In the meantime, while all that comes to fruition, the firm helps clients navigate the patchwork of state regulations for cannabis and hemp. There are a lot of moving parts and complicated federal, state, and local laws relevant to setting up an industrial hemp or cannabis-based business.
“Usually, a client comes to us because they are in hemp supply chain, as a farmer, retailer or brand, and they want to know how to be compliant at the federal level in the light of the Farm Bill, as well as with the FDA and within the complexity of state laws,” says Hauser. She notes that businesses have more to consider than a normal business. They must set up proper corporate entities, negotiate contracts, ensure that business insurance is adequate (watching for exclusions unique to the industry), review marketing materials including product packaging and labeling, develop products within tight legal parameters, complete various safety studies, manage ingredients properly, set up proper production and supply and distribution chains that are complaint, and mitigate the unique risk inherent in the cannabis industry. There are also the environmental laws to be followed, especially on industrial hemp production. It is quite complex.
“The good news is that Colorado continues to serve as a model state for others to follow,” says Hauser. “We are leading the way in hemp. Our governor has done an outstanding job to help us get leaps ahead from when we started. We have a level of infrastructure, agency expertise, and informed and effective rulemaking processes that is unparalleled, with state leadership and industry dedicate to having the most responsible and effective robust hemp program. Governor Polis has organized stakeholder groups for every aspect. Top universities and ag folks are quickly taking things to next level. We are bolstering state industrial hemp companies through incentives to build processing facilities in Colorado to make things like concrete and hemp plastics, all game changing for the planet and industry.”
Once the federal framework is complete, Hauser sees the U.S. as a major market on the world hemp stage. But the road to accomplishing this is slowly working its way out in equalizing state to state in the rules for production and sale of consumer products, and in developing the infrastructure and research needed to support a true industrial hemp industry. “Hemp having varying sets of rules for production and sale state to state is one the industry’s biggest barriers. The failure of the FDA to effectively regulate products leaves an emerging market without regulation to guide it,” she says.

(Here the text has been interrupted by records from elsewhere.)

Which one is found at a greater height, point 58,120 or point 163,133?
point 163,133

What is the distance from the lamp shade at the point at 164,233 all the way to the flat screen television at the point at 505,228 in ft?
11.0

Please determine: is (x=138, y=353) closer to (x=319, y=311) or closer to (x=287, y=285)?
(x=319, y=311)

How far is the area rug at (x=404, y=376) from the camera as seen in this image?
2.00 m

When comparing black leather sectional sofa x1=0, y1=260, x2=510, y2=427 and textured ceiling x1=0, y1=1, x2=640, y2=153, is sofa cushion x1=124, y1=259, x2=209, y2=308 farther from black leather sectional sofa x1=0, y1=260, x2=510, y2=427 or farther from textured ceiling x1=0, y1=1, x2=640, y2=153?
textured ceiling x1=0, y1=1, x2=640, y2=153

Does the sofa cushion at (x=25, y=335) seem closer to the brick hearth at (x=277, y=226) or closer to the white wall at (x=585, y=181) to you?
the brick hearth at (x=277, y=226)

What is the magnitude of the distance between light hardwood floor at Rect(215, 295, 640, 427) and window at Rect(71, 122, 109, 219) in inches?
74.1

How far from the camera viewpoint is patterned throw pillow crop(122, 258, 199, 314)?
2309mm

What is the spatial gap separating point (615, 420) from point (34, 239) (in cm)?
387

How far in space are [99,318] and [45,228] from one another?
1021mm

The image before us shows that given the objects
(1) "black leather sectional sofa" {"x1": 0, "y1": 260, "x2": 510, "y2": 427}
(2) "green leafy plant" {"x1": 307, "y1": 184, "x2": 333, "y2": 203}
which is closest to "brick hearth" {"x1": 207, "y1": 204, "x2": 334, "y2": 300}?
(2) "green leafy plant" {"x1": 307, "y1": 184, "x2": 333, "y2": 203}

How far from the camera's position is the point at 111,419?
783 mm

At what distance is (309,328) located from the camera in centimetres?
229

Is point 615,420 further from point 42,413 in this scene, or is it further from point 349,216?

“Right now, with CBD and consumable hemp product regulations, many states regulations conflict with federal law, but federal law is generally not enforced absent companies making serious drug claims,” says Hauser. It makes it difficult for states to enforce, creates unique legal exposure to businesses who follow federal lay but violate state law or vice versa. It also makes investors leery, creating banking and insurance conflicts.
In the future that Hauser is advocating for she sees a healthier hemp world. “I see federal legalization and development of a vibrant U.S. cannabis and hemp industry that includes broader acceptance of cannabis as medicine and as an alternative to alcohol, as well as a healthy dietary supplement, ingredient in foods and cosmetics as appropriate, and a natural alternative to more harmful ingredients currently used. Hemp is revolutionary and can be used in animal feed, plastics, fuel, all kinds of products. It can have a role in reversing climate change. There are so many uses, we have only seen the tip of the iceberg.”